------ Provided entries

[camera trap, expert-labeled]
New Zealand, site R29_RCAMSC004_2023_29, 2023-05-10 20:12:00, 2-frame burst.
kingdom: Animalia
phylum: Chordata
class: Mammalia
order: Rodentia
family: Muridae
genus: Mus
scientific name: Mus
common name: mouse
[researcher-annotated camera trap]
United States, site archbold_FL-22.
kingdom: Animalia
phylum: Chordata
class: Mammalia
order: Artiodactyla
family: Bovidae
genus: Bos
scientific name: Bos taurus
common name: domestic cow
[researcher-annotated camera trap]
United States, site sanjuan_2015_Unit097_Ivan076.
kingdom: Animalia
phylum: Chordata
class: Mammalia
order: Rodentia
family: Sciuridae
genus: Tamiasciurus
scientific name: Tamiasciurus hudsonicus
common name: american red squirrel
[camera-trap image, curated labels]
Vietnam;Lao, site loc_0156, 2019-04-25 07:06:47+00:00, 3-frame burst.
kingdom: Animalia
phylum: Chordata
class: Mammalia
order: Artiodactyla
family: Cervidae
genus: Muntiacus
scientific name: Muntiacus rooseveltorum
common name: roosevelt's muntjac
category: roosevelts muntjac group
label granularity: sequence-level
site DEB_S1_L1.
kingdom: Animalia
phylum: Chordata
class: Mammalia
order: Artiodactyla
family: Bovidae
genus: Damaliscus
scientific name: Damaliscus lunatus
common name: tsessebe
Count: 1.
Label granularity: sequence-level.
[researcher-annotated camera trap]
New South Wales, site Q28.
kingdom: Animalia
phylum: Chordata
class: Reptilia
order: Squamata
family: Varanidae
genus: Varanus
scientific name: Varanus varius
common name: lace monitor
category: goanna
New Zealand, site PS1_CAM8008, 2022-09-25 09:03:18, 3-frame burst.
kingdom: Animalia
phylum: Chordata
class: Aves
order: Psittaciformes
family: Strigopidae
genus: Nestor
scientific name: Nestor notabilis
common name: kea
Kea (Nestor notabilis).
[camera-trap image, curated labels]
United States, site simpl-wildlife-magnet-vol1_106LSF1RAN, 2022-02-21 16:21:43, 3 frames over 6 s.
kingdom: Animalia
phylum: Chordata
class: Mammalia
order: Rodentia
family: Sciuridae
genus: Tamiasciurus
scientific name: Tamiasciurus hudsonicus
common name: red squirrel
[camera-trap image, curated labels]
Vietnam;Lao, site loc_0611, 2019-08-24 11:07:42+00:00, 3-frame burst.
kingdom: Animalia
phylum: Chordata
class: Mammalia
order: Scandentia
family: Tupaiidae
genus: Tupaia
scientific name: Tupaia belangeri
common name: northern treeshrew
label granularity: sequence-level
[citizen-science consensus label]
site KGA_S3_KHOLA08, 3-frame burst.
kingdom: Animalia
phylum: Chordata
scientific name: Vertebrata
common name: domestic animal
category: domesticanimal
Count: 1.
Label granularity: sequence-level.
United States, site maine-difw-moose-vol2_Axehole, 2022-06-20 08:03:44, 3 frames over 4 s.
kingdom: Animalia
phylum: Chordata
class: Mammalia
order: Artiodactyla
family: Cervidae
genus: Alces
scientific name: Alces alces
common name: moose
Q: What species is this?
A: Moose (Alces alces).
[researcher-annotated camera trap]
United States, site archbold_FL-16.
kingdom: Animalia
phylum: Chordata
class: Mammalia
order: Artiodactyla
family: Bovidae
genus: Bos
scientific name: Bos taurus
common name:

------------

§ Work required: Every entry above should be transcribed exactly as it appears.

§ Response:
[camera trap, expert-labeled]
New Zealand, site R29_RCAMSC004_2023_29, 2023-05-10 20:12:00, 2-frame burst.
kingdom: Animalia
phylum: Chordata
class: Mammalia
order: Rodentia
family: Muridae
genus: Mus
scientific name: Mus
common name: mouse
[researcher-annotated camera trap]
United States, site archbold_FL-22.
kingdom: Animalia
phylum: Chordata
class: Mammalia
order: Artiodactyla
family: Bovidae
genus: Bos
scientific name: Bos taurus
common name: domestic cow
[researcher-annotated camera trap]
United States, site sanjuan_2015_Unit097_Ivan076.
kingdom: Animalia
phylum: Chordata
class: Mammalia
order: Rodentia
family: Sciuridae
genus: Tamiasciurus
scientific name: Tamiasciurus hudsonicus
common name: american red squirrel
[camera-trap image, curated labels]
Vietnam;Lao, site loc_0156, 2019-04-25 07:06:47+00:00, 3-frame burst.
kingdom: Animalia
phylum: Chordata
class: Mammalia
order: Artiodactyla
family: Cervidae
genus: Muntiacus
scientific name: Muntiacus rooseveltorum
common name: roosevelt's muntjac
category: roosevelts muntjac group
label granularity: sequence-level
site DEB_S1_L1.
kingdom: Animalia
phylum: Chordata
class: Mammalia
order: Artiodactyla
family: Bovidae
genus: Damaliscus
scientific name: Damaliscus lunatus
common name: tsessebe
Count: 1.
Label granularity: sequence-level.
[researcher-annotated camera trap]
New South Wales, site Q28.
kingdom: Animalia
phylum: Chordata
class: Reptilia
order: Squamata
family: Varanidae
genus: Varanus
scientific name: Varanus varius
common name: lace monitor
category: goanna
New Zealand, site PS1_CAM8008, 2022-09-25 09:03:18, 3-frame burst.
kingdom: Animalia
phylum: Chordata
class: Aves
order: Psittaciformes
family: Strigopidae
genus: Nestor
scientific name: Nestor notabilis
common name: kea
Kea (Nestor notabilis).
[camera-trap image, curated labels]
United States, site simpl-wildlife-magnet-vol1_106LSF1RAN, 2022-02-21 16:21:43, 3 frames over 6 s.
kingdom: Animalia
phylum: Chordata
class: Mammalia
order: Rodentia
family: Sciuridae
genus: Tamiasciurus
scientific name: Tamiasciurus hudsonicus
common name: red squirrel
[camera-trap image, curated labels]
Vietnam;Lao, site loc_0611, 2019-08-24 11:07:42+00:00, 3-frame burst.
kingdom: Animalia
phylum: Chordata
class: Mammalia
order: Scandentia
family: Tupaiidae
genus: Tupaia
scientific name: Tupaia belangeri
common name: northern treeshrew
label granularity: sequence-level
[citizen-science consensus label]
site KGA_S3_KHOLA08, 3-frame burst.
kingdom: Animalia
phylum: Chordata
scientific name: Vertebrata
common name: domestic animal
category: domesticanimal
Count: 1.
Label granularity: sequence-level.
United States, site maine-difw-moose-vol2_Axehole, 2022-06-20 08:03:44, 3 frames over 4 s.
kingdom: Animalia
phylum: Chordata
class: Mammalia
order: Artiodactyla
family: Cervidae
genus: Alces
scientific name: Alces alces
common name: moose
Q: What species is this?
A: Moose (Alces alces).
[researcher-annotated camera trap]
United States, site archbold_FL-16.
kingdom: Animalia
phylum: Chordata
class: Mammalia
order: Artiodactyla
family: Bovidae
genus: Bos
scientific name: Bos taurus
common name:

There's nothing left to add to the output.